Including psychopathic traits as a specifier for ADHD, ODD, and CD may be seen as less parsimonious than simply considering psychopathy as a separate diagnostic category. If codified in that fashion, these results would suggest that it would be commonly, if not unfailingly, comorbid with other behavioral disorders. However, these results are not sufficient as a test for such an independent diagnostic category. That said, in this clinical sample there were exceedingly few occasions in which GM was present without either ADHD, ODD, or CD, and in particular, ODD was by far the most commonly comorbid with GM.

The fact that all participants were boys referred from outpatient clinics would suggest a bias towards the presence of diagnostic categories, especially the behavioral disorders. As noted previously, the proxies used for diagnoses did not include a metric of clinical impairment and thus may not reflect true clinical diagnoses. Certainly, variation in the degree of overlap between these three categories and psychopathic traits should also be tested in other samples, including community samples and those with a greater proportion of girls.
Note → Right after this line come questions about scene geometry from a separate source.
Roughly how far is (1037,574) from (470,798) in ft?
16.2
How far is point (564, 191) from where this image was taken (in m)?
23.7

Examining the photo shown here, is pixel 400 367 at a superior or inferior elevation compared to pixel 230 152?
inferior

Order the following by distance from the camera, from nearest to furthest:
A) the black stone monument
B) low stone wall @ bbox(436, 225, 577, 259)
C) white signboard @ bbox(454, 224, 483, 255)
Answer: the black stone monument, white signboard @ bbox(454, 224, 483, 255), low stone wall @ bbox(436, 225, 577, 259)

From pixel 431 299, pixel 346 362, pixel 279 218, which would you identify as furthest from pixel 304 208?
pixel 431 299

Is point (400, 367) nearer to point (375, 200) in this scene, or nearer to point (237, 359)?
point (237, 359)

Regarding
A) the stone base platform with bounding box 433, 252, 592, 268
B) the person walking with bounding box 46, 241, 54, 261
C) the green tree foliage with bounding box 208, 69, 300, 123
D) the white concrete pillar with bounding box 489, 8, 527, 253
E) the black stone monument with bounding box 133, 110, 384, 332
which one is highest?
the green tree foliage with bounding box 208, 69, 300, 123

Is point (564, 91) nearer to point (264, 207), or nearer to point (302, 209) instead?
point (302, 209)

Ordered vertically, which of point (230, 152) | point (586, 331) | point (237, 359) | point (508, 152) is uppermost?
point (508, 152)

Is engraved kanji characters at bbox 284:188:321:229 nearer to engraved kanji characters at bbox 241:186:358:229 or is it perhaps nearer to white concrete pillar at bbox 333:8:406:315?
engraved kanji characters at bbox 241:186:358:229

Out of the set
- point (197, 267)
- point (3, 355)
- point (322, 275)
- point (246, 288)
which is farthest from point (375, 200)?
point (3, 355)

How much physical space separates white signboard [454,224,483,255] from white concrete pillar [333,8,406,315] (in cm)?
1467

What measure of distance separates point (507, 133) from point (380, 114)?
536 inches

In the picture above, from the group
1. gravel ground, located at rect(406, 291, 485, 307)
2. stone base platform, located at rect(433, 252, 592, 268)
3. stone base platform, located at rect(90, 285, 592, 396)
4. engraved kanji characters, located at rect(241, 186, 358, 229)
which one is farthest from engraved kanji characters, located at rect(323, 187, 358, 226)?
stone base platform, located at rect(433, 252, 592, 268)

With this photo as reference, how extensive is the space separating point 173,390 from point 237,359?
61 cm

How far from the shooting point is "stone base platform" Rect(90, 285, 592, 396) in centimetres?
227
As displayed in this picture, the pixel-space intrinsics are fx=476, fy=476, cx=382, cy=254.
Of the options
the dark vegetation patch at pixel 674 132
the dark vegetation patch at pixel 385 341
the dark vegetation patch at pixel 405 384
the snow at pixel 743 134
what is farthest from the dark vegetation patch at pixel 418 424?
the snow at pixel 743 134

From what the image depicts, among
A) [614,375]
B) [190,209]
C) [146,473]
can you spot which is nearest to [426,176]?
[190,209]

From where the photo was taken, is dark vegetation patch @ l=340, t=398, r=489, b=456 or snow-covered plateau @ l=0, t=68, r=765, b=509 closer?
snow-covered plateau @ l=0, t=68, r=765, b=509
However, it should also be noted that over the 10 waves of data, fluctuation in the presence of all psychopathology was present, such that approximately 30% of all observations in the data set were absent for all of categorical ODD, CD, ADHD, and GM. Thus, although there was a bias towards behavioral psychopathology at baseline, its manifestation was not static from that point.

Conclusion

In conclusion, it would seem that including a specifier of GM for diagnoses of both ODD and ADHD, in addition to the well-established specification for CD, would be an improvement over the current DSM-5 framework. These results also are suggestive, but not especially conclusive, about the possibility that GM by itself may convey important prognostic information, even when constructed to reflect a more modest level of severity (e.g., one-half standard deviation above the mean). Future studies would be needed to more fully evaluate how best to define a stand-alone diagnosis of psychopathy.

Key Points

  • Grandiose-manipulative (GM) features identify youth at risk for more severe and persistent future antisocial psychopathology.

  • The DSM-5 currently represents psychopathic features only as a specifier (i.e., “limited prosocial emotions,” or LPE) for the diagnosis of conduct disorder (CD).

  • These results found that GM features occured more in the context of oppositional defiant disorder (ODD) and were predictive of both ODD and CD.

  • Allowing an LPE specifier for ODD and attention-deficit/hyperactivity disorder would help identify a greater proportion of youth, earlier in development, who are at-risk for persistent and severe antisocial behavior.